Take every line from the listing below that includes "erva" and copy it.
Start of Stored data
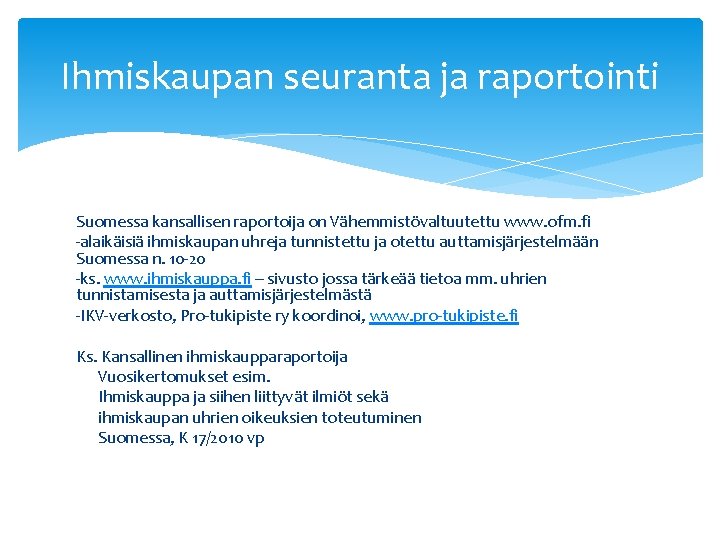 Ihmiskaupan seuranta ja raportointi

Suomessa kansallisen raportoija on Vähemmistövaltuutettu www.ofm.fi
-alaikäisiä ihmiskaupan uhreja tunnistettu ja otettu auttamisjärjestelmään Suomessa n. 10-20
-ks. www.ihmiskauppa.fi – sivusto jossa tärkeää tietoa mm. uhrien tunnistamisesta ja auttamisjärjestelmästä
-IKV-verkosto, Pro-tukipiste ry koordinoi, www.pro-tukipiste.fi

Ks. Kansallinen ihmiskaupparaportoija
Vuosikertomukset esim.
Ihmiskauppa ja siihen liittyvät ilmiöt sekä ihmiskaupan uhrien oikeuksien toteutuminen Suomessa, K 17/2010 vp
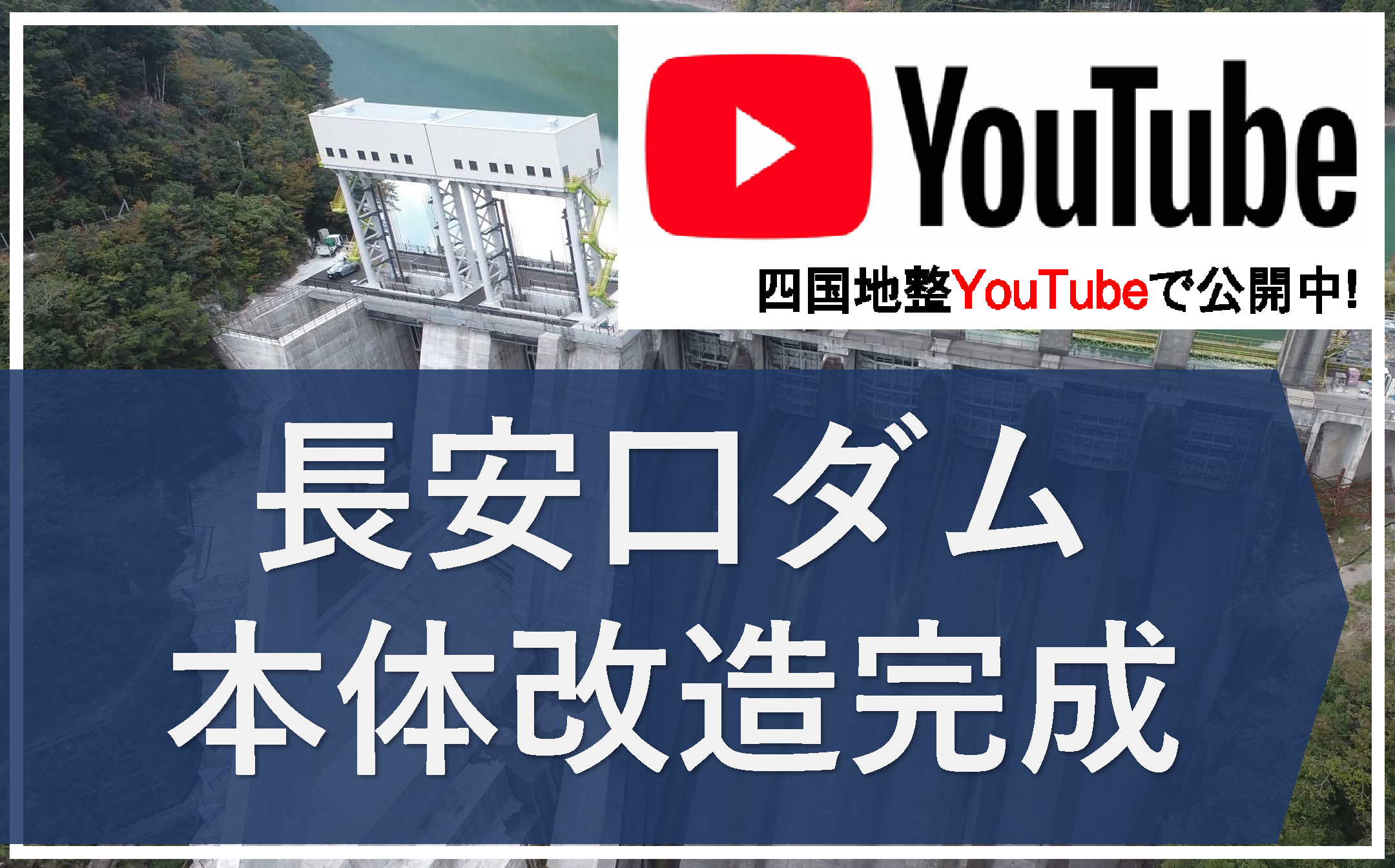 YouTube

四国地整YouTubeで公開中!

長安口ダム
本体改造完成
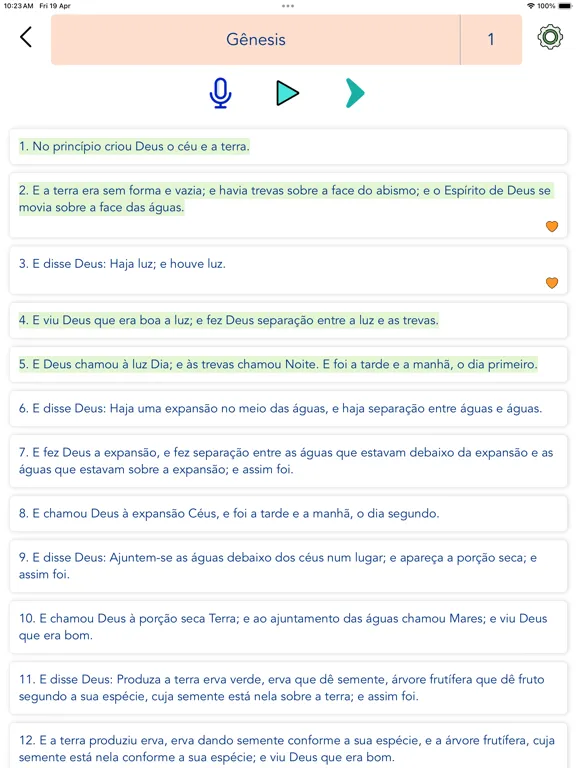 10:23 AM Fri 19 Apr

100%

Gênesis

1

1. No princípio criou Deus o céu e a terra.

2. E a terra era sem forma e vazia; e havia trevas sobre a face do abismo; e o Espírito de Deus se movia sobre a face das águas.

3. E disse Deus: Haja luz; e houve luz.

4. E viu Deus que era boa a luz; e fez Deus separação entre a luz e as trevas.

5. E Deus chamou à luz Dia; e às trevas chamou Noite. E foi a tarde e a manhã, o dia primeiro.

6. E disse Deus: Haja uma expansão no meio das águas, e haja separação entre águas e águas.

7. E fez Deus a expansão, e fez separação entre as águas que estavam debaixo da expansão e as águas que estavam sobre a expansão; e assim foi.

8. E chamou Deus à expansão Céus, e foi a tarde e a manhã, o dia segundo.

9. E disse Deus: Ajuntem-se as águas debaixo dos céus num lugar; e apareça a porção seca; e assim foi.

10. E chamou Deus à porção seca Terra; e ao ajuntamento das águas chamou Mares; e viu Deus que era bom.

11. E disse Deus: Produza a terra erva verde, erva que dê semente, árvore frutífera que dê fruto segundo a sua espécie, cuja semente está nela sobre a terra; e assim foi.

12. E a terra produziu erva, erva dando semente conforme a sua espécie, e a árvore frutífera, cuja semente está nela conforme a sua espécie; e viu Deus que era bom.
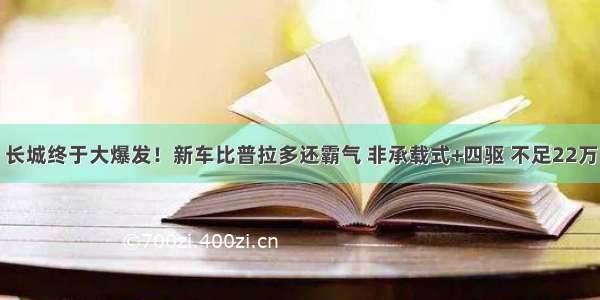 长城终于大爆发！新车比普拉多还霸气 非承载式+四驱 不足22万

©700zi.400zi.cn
End of Stored data
§ **Finished task**:
11. E disse Deus: Produza a terra erva verde, erva que dê semente, árvore frutífera que dê fruto segundo a sua espécie, cuja semente está nela sobre a terra; e assim foi.
12. E a terra produziu erva, erva dando semente conforme a sua espécie, e a árvore frutífera, cuja semente está nela conforme a sua espécie; e viu Deus que era bom.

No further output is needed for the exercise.